Associate Professor Leask, who has researched the area of vaccine refusal and acceptance for nearly two decades, found that strategies to improve vaccination rates should target fence-sitting parents rather than those whose opposition to vaccines is entrenched.
Her work has led to an international collaboration to develop a Vaccine Communication Framework, which has been used by healthcare workers in vaccine communication in a number of countries.
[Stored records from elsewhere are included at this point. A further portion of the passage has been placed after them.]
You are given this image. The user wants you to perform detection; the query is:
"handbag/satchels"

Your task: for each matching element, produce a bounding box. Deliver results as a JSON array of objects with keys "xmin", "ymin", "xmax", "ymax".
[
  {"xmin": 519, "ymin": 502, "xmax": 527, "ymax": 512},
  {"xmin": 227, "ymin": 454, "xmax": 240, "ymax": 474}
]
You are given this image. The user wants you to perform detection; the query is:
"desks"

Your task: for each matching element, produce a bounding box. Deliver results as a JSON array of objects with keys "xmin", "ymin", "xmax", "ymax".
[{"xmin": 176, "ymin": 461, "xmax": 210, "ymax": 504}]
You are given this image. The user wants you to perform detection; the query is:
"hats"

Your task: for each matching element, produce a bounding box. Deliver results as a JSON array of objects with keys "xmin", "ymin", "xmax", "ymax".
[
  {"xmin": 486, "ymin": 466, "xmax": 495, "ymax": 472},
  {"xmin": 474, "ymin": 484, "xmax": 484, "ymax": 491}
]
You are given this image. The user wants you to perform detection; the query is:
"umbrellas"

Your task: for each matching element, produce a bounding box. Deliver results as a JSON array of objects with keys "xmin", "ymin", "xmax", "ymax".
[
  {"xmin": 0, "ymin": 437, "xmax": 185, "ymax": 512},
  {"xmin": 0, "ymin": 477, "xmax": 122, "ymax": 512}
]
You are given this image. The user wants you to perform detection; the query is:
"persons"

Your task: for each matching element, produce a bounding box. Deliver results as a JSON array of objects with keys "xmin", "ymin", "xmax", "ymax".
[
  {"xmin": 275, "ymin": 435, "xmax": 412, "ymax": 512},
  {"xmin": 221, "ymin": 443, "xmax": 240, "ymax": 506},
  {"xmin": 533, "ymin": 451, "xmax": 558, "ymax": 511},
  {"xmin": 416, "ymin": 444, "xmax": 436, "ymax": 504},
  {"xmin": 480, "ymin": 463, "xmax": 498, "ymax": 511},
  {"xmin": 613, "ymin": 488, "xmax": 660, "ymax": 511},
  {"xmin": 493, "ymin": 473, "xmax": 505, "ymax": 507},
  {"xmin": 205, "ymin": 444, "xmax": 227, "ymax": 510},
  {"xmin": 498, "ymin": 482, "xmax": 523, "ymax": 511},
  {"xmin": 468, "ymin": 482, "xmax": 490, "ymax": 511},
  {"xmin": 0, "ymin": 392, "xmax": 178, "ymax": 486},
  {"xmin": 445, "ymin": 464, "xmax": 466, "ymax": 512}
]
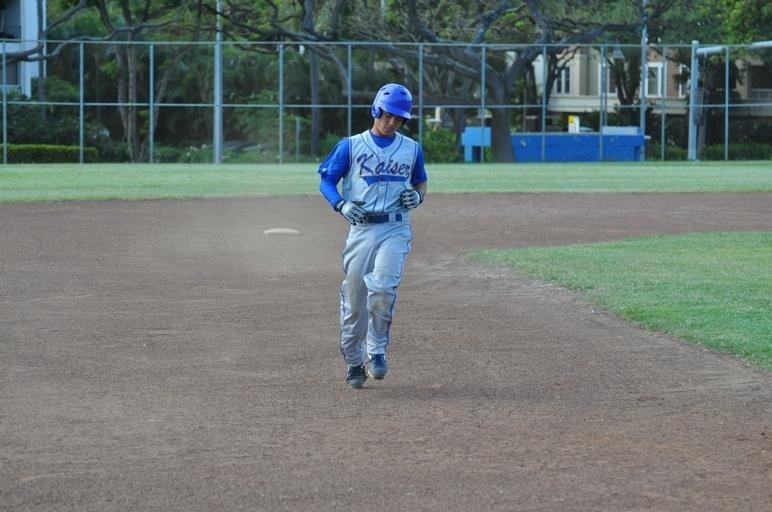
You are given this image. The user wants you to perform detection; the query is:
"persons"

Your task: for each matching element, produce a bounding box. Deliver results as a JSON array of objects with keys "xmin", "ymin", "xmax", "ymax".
[{"xmin": 317, "ymin": 81, "xmax": 427, "ymax": 390}]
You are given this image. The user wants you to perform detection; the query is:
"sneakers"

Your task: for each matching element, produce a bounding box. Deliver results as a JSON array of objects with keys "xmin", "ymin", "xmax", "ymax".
[
  {"xmin": 347, "ymin": 362, "xmax": 367, "ymax": 387},
  {"xmin": 368, "ymin": 353, "xmax": 387, "ymax": 380}
]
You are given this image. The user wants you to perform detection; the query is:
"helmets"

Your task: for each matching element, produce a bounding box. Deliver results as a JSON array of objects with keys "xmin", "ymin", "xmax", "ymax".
[{"xmin": 372, "ymin": 84, "xmax": 413, "ymax": 126}]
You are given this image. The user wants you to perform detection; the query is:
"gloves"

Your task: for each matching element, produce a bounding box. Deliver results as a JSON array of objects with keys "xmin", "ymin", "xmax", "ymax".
[
  {"xmin": 401, "ymin": 188, "xmax": 422, "ymax": 208},
  {"xmin": 335, "ymin": 199, "xmax": 367, "ymax": 225}
]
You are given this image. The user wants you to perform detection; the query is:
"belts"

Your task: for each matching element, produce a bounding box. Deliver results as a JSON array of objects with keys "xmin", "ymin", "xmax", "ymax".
[{"xmin": 367, "ymin": 214, "xmax": 402, "ymax": 224}]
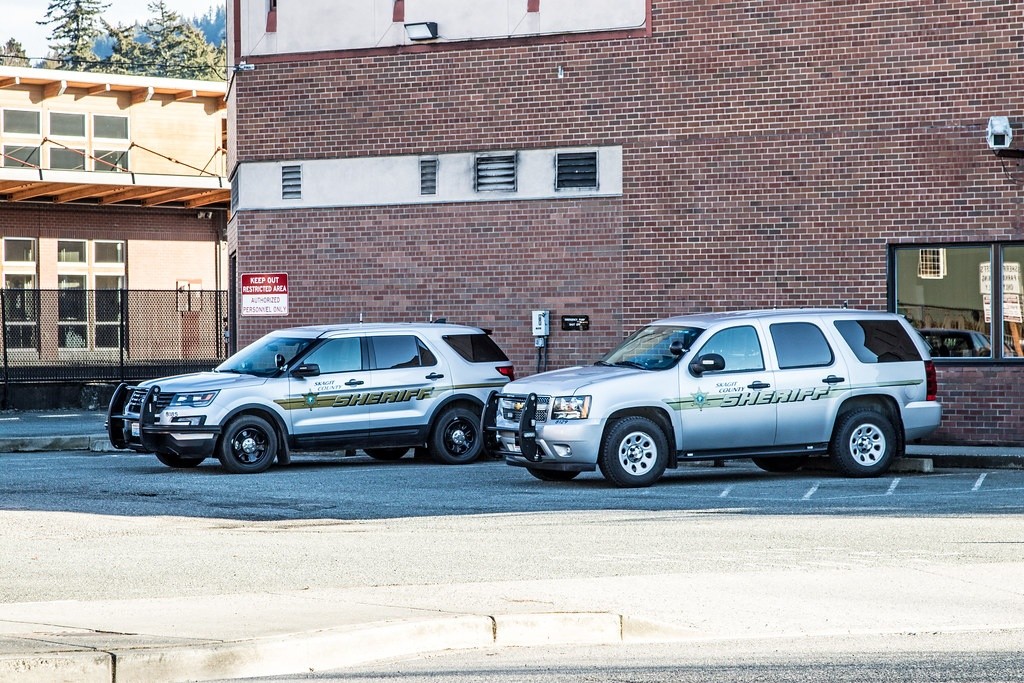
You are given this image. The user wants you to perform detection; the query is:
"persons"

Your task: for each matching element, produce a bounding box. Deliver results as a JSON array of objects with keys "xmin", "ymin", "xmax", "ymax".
[{"xmin": 933, "ymin": 337, "xmax": 949, "ymax": 357}]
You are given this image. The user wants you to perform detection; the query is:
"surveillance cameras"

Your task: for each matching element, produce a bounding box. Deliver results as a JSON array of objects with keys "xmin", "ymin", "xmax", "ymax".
[
  {"xmin": 985, "ymin": 115, "xmax": 1013, "ymax": 150},
  {"xmin": 232, "ymin": 61, "xmax": 256, "ymax": 72}
]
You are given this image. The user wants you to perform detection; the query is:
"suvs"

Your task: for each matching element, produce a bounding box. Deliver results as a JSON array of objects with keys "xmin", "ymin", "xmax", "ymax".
[
  {"xmin": 480, "ymin": 307, "xmax": 943, "ymax": 478},
  {"xmin": 105, "ymin": 317, "xmax": 514, "ymax": 474},
  {"xmin": 918, "ymin": 329, "xmax": 989, "ymax": 357}
]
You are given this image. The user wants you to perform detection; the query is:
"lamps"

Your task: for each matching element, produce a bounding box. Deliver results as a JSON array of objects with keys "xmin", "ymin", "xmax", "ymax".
[
  {"xmin": 404, "ymin": 22, "xmax": 437, "ymax": 41},
  {"xmin": 197, "ymin": 212, "xmax": 212, "ymax": 219}
]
This is being further developed and evaluated by the Federal Government and National Centre for Research and Surveillance in a three-year project called SARAH – Strategies and Resources to Assist Hesitant parents with vaccination.
Shining a light on public health research
Associate Professor Leask said the Research Action Awards had helped shine a light on the impact of public health research ‒ a broad area of research that often falls through the gaps when it comes to awards, grants and public recognition.
“In public health research there are usually some very quiet achievers to whom we owe so much and who rarely receive public acknowledgement, “ she wrote in an article published on health website Croakey. She told the Sax Institute: “My co-awardees and I wanted to shine a light on these quiet achievers who worked with us – we were mindful that we work in teams.”
She pointed out that the other 2015 award winners had each taken a different path to getting their research used in practice: Dr Anne Cust for her pivotal work that led to sunbeds being banned in several Australian states; Dr Santosh Khanal from the NSW Ministry of Health for his research on removing barriers to delivering a childhood obesity program; and Associate Professor Farah Magrabi from Macquarie University for her world-leading work on tracking IT-related patient harm.
“We are all driven by a desire to see research that could have been locked behind publisher paywalls or left to gather dust on library shelves shared with people who have the capacity to improve health programs and services. And it’s just as exciting to see it recognised publicly.”
This year’s applications will be assessed by an independent committee of experts in public health and knowledge exchange, chaired by Professor Nicholas Mays, Professor of Health Policy at the London School of Hygiene and Tropical Medicine, Director of the Policy Innovation Research Unit, and co-editor of the Journal of Health Services Research & Policy.
Three successful applicants will receive $5000 each towards their professional development, presented at a ceremony on 30 November in Sydney.